One of the ministers now serving the UU congregation in Victoria, BC, Rev. Shana Lyngood, once preached a sermon I still remember over fifteen years later. I don’t remember all the details, but I remember her talking about just letting our hands relax. Letting our arms relax. Gently placing our worries and our sadnesses on the ground, just for the moment, recognizing that we could pick them back up at any minute, that they’d still be there when we needed them again.

I don’t remember whether Rev. Shana preached about the environment in which we might do a thing, but I do have a clear sense, a vivid memory of what I saw in my mind’s eye that day.

I saw my arms full, my back bent, my shoulders weighed down by worry, concern, grief, and unhappy memories. I looked rather like the being on the heap in the movie Labyrinth, covered in all the things I thought I needed to hang onto. And as Rev. Shana spoke, I imagined, if that is the right word…I saw myself coming out of a dark wood into a bright meadow with the sun shining ahead of me, and a barely discernible path through the grasses and meadows to an unseen horizon. I stood there on the edge of the wood, wondering what to do. Could I open my hands, take off the pack of things I was carrying, just for a moment?

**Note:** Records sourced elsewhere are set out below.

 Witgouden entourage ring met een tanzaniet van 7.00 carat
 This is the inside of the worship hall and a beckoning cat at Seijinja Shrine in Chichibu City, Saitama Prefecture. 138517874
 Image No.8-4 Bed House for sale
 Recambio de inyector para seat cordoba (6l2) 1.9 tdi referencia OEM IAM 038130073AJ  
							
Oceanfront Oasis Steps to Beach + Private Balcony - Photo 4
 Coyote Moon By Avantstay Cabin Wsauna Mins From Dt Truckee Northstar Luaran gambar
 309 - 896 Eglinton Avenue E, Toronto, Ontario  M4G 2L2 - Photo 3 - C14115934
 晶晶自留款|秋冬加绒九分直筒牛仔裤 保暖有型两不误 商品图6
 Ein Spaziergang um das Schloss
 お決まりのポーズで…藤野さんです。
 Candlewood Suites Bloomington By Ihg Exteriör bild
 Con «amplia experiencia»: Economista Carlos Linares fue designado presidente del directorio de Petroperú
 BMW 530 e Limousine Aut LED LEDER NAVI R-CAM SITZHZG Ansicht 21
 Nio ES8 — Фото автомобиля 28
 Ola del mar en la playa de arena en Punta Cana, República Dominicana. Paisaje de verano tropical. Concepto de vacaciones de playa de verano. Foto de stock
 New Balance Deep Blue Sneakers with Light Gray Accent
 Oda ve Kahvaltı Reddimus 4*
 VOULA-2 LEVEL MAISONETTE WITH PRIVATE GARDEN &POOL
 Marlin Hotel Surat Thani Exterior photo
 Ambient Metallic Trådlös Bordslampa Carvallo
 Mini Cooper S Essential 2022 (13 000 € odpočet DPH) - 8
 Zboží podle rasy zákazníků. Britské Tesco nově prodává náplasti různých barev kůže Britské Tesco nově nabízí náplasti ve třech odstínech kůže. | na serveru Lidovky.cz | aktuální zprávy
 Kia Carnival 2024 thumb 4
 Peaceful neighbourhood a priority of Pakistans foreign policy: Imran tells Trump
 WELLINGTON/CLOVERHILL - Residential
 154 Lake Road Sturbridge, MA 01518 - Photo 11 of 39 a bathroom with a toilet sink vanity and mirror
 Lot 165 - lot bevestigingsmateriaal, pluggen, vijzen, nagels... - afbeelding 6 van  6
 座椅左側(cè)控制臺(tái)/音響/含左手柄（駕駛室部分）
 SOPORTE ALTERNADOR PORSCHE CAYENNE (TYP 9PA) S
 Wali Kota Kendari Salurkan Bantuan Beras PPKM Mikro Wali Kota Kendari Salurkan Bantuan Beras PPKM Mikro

I did. At least, for the duration of that service I did. I lay them gently on the turf at the edge of the meadow. I put them down with care, knowing that every one of them was somehow priceless to me. I knew they’d return in their own time; I don’t want to forget my life, even the pain of it.

But I could trust that for a moment, I could just walk into the meadow, lie down and rest for a bit. And wait and see who came to me first, who took my hand, and pulled me back up into moving forward through my life. In 2008, it was Phyllis, and memories of the musician I had been. It was she, just slightly bent from her own cares and worries – after all, by the time I became one of her two last students, she was very sick with cancer – who reached down and encouraged me to get up as well and gracefully as I could, and continue along the way, conversing with her, perceiving, hearing in the eye of my heart, what she had to say to me.

If I believe that ancestor observance, worship, even, is important – and if you don’t know by now, I so do – then I need to find ways to be with my Families of Blood, Choice, and Spirit that aren’t just about letting go. My observance of their lives and the ways they have shaped me, as well as the ways I am shaping the lives of my Descendants – these are central practices of my faith. And surely, if I imagine those beings, those Ancestors and Descendants, as static, gone, here to be forgotten or ignored, than my “worship,” such as it would be, is a lie.

To worship is to hold up, to attend to, to mind the presence of what we hold most dear. And my Three Families are part of what I hold most dear. And so today, I rest in the meadow, feeling light and free, surrounded by all of them – as I write this line, I have gotten goosebumps all over my body – just waiting for their lessons, welcoming their gifts of thought, memory, and action.

I will pick up things from them, and eventually some of those things will feel burdensome, and I will have to practice letting some go again, But for now—thank you Rosemarie—I am simply moving toward the end of my own life, attending to the messages of those gone before and coming after.